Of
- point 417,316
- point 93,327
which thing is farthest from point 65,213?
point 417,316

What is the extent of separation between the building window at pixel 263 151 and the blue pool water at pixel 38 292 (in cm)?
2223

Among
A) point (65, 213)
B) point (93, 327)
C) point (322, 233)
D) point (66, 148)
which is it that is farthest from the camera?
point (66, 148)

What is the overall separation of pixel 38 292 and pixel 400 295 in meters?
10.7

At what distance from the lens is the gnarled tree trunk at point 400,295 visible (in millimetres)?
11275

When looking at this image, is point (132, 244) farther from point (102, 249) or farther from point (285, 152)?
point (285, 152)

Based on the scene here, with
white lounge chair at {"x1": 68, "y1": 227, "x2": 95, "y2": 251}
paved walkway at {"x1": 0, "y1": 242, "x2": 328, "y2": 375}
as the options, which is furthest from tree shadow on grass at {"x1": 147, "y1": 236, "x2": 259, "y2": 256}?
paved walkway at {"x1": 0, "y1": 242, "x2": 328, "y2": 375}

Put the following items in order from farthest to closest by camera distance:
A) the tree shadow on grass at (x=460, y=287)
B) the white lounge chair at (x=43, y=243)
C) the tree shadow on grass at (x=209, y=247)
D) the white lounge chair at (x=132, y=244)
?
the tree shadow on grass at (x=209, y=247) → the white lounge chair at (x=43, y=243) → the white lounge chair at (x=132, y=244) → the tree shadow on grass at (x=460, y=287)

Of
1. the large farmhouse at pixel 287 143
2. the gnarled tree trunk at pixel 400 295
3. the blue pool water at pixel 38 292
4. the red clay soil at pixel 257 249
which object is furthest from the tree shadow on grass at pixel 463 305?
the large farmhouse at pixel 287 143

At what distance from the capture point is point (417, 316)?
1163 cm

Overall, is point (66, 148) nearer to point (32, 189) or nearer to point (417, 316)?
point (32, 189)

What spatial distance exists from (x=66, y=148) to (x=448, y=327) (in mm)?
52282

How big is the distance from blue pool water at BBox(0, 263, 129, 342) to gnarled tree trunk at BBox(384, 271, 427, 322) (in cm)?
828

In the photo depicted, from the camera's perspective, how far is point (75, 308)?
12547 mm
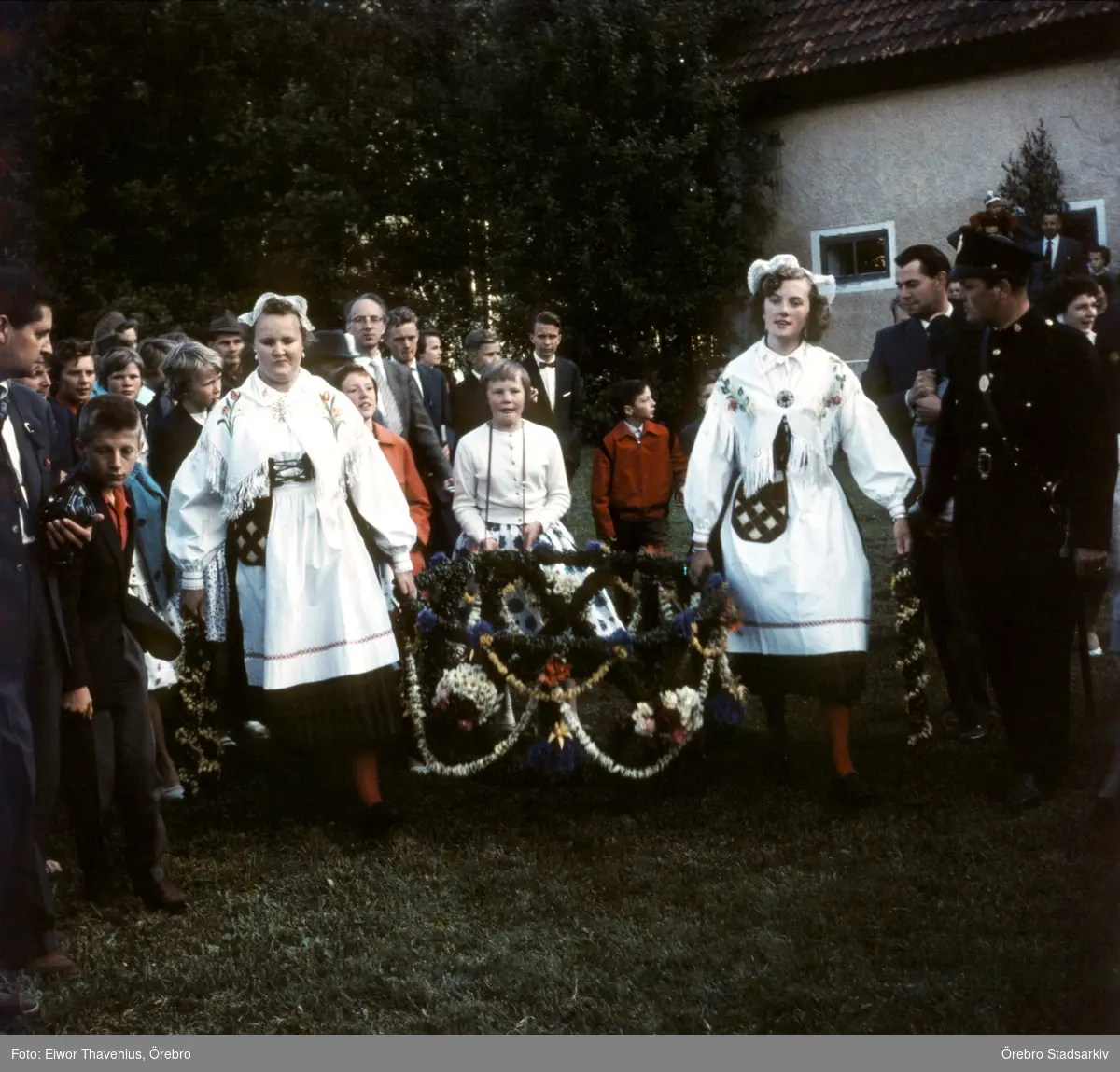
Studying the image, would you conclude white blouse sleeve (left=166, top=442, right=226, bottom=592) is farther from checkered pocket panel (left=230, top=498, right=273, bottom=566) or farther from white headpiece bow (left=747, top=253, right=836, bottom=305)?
white headpiece bow (left=747, top=253, right=836, bottom=305)

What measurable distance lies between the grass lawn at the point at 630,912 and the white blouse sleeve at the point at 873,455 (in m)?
1.12

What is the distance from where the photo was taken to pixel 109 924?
4539mm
::::::::::
* EXERCISE TASK: Revise the material from its first line through the line containing "the tree shadow on grass at (x=209, y=247) →", putting "most distant" wherever "farthest" appears and leaving everything else unchanged.

* SOLUTION TO THE EXERCISE:
Of
- point 417,316
- point 93,327
which thing is most distant from point 65,213?
point 417,316

What is the extent of separation between the building window at pixel 263 151 and the blue pool water at pixel 38 292 (in cm)?
2223

Among
A) point (65, 213)
B) point (93, 327)
C) point (322, 233)
D) point (66, 148)
which is it that is most distant from the camera?
point (66, 148)

What is the overall separation of pixel 38 292 and pixel 400 295 in meters?
10.7

At what distance from the lens is the gnarled tree trunk at point 400,295 visible (in millimetres)?
11275

When looking at this image, is point (132, 244) farther from point (102, 249) or farther from point (285, 152)?
point (285, 152)

Based on the scene here, with
white lounge chair at {"x1": 68, "y1": 227, "x2": 95, "y2": 251}
paved walkway at {"x1": 0, "y1": 242, "x2": 328, "y2": 375}
as the options, which is furthest from tree shadow on grass at {"x1": 147, "y1": 236, "x2": 259, "y2": 256}?
paved walkway at {"x1": 0, "y1": 242, "x2": 328, "y2": 375}

Put the following items in order from most distant to closest by camera distance:
A) the tree shadow on grass at (x=460, y=287)
B) the white lounge chair at (x=43, y=243)
C) the tree shadow on grass at (x=209, y=247)
D) the white lounge chair at (x=132, y=244)
?
the tree shadow on grass at (x=209, y=247) → the white lounge chair at (x=43, y=243) → the white lounge chair at (x=132, y=244) → the tree shadow on grass at (x=460, y=287)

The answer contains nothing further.